Give again, word for word, the lines below that run from the line with "Librería y casa" through the line with "Thrawn_custom_statue_MYC_Sculptures_10". Drop the pictures.

Data records START

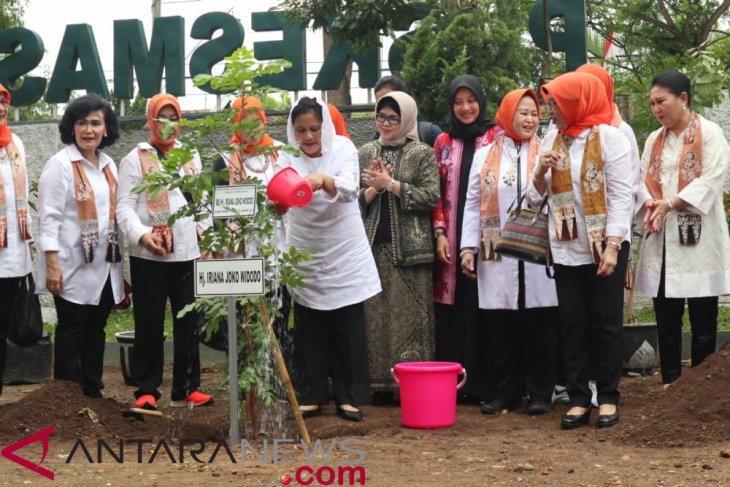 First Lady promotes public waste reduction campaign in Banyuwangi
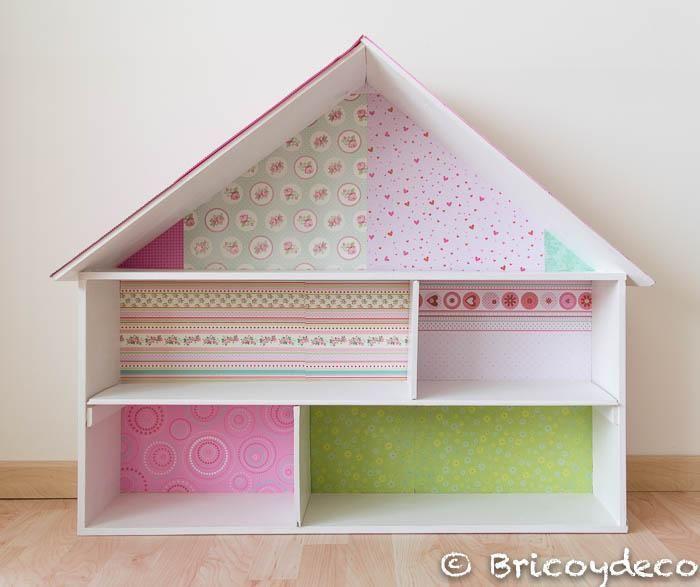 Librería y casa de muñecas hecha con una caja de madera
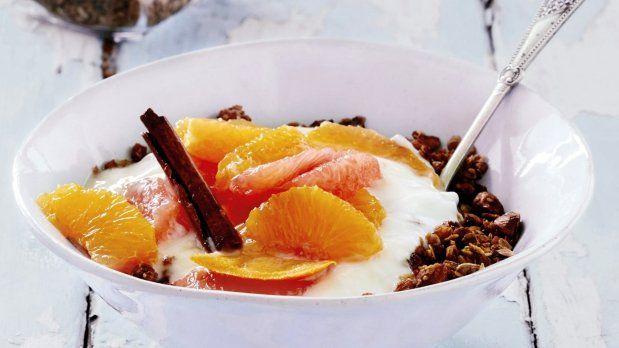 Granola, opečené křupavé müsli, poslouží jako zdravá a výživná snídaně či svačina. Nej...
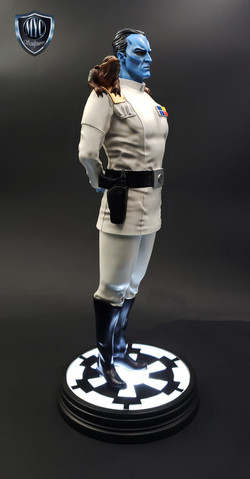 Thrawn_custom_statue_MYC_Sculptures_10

Data records END
Data records START

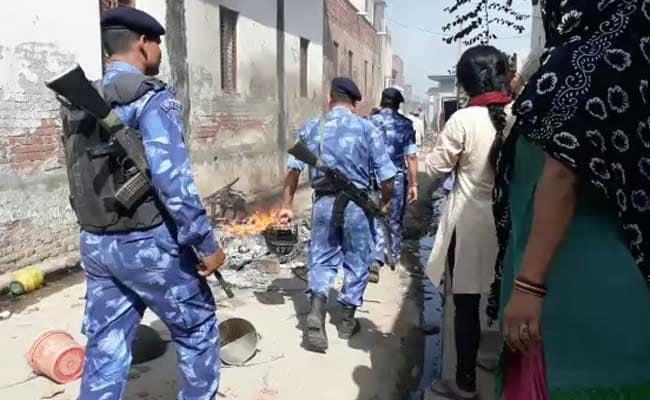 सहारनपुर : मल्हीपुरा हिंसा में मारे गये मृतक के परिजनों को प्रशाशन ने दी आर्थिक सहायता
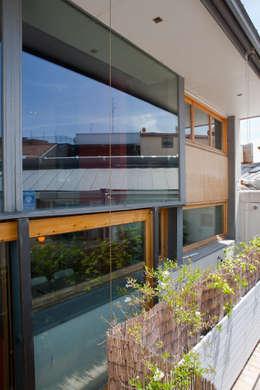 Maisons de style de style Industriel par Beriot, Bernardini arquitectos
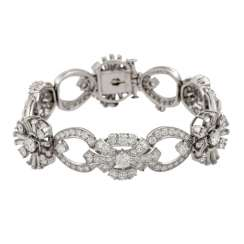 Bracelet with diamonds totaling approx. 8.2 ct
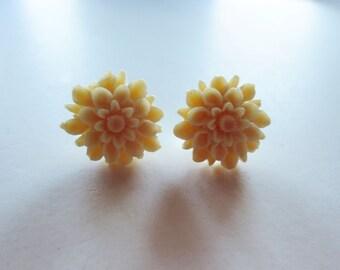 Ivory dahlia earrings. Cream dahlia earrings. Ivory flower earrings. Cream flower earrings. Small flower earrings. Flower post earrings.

Data records END

Problem solution
 Librería y casa de muñecas hecha con una caja de madera
 Granola, opečené křupavé müsli, poslouží jako zdravá a výživná snídaně či svačina. Nej...
 Thrawn_custom_statue_MYC_Sculptures_10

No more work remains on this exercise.